Global study on alcohol consumption very critical of wine

A study published on 23 August 2018 in the prestigious British medical journal The Lancet claims that even one glass of alcohol is toxic. But how is wine implicated?


Conducted by a team led by American researcher Max Griswold, the study is based on 645 data sources from 195 locations around the world. It was funded by Bill Gates and his wife and records sales of alcoholic drinks between 1990 and 2016. The team subtracted consumption attributed to tourists and added undeclared productions! What basis they used to do this remains a mystery. Using population age pyramids and consumption pattern surveys, it deduced daily alcohol consumption by type of consumer (by sex and age group). This was compared to deaths and pathologies that could be caused by alcohol. Out of 100,000 people, when none drink alcohol, 914 will develop a disease that could be attributed to alcohol. But if these people drink 1 daily dose (the equivalent of 10 g of pure alcohol), 4 more people will develop one of the diseases.

The media’s conclusion is: “Drinking a glass of wine a day is not good for your health after all...” (Le Figaro, 25/08), or “A glass of wine every day is not healthy...” (BBC on 24/08). This is the opposite to what we've been told for decades!


Our comments:

First of all, spirits and wines are once again lumped together - the study makes no distinction between industrially produced whisky and vodka and wine made by, say, small organic winegrowers. Everything is related to the dose of alcohol - an Anglo-Saxon approach that features on labels in Great Britain. The study conveniently cites Russia as an example, where “75% of deaths of men aged 15 to 55 are attributed to alcohol”. It is doubtful that the cause of death was Saint-Emilion or Beaujolais!


Ulterior motives?

Consumption is related to a daily dose based on surveys and the data are then distributed over all the study sites. However, it is a well known fact that consumption in the Nordic countries (and also often in the English-speaking world) often implies a week of virtual abstinence followed by a weekend of binge drinking. How does the human body react to these recurrent episodes of binge-drinking? Is the impact the same as that of regular but moderate consumption? The study goes on to acknowledge the positive role of alcohol on certain pathologies (heart problems, diabetes...) but concludes that the negative aspects override the positive. Again, it is impossible to know whether the positive effects can be ascribed to tannic red wines or whisky. Finally, the survey goes beyond the remit of a scientific study, calling on the authorities to change alcohol control policies around the world (marketing, taxation, etc.) and openly encourages the promotion of abstinence! Could Anglo-Saxon prohibition have returned?
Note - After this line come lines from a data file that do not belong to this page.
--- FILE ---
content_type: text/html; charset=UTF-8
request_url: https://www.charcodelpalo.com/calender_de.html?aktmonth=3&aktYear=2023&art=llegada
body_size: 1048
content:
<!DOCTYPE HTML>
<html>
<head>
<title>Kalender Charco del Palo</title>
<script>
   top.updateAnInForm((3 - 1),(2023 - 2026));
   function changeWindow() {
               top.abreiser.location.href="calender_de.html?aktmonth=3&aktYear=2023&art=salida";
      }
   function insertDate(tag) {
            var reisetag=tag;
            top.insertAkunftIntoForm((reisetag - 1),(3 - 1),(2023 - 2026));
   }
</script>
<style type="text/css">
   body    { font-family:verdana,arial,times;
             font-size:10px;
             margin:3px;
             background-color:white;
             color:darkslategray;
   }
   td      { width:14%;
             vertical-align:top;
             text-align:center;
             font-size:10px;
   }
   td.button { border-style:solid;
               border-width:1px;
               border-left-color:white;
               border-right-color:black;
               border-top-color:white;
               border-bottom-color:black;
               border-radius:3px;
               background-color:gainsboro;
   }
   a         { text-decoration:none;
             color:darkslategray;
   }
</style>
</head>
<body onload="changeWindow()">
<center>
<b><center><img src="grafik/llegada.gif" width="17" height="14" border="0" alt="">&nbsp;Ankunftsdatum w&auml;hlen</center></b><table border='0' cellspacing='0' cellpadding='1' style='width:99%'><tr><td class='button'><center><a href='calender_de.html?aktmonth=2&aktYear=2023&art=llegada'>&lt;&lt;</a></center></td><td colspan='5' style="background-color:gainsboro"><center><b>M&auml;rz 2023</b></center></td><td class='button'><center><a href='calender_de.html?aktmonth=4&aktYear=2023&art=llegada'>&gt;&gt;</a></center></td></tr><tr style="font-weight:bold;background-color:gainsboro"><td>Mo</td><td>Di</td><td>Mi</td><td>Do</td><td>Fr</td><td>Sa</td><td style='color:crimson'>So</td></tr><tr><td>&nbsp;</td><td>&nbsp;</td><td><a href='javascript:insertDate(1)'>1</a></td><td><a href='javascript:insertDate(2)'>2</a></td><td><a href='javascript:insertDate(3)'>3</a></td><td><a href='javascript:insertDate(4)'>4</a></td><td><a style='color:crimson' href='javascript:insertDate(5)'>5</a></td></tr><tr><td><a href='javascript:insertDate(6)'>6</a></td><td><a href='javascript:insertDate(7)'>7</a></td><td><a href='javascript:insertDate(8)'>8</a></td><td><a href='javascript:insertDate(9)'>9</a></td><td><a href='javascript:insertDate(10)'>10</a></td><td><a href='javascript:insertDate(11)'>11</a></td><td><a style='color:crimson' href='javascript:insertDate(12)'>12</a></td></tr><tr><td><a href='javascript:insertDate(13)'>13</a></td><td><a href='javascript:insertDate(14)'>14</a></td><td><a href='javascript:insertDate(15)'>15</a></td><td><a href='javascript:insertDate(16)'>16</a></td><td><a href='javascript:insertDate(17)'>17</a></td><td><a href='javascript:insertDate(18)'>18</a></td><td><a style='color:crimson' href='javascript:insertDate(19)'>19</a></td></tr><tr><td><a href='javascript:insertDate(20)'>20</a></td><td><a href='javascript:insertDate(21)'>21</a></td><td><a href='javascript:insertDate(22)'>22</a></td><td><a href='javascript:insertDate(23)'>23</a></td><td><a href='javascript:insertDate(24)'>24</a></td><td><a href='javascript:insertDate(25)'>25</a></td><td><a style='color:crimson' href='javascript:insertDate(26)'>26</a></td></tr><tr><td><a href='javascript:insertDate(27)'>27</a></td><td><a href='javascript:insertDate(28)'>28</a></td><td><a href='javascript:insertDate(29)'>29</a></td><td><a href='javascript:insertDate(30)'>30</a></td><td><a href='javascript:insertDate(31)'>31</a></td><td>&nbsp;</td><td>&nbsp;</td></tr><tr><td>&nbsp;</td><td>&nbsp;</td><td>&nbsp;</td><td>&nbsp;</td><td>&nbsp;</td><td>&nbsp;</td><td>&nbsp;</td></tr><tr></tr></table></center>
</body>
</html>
Basically, although we cannot conclude that a glass of wine every day is definitely beneficial, we must also be wary of such uncompromising conclusions, which lack proper discernment. In the simple words of French poet Charles Baudelaire: “There is no doubt, we can live without coffee, tea, spices, wine and almost without salt, as we can live without friendship, without comfort, without poetry, without music, without flowers and even without sun”.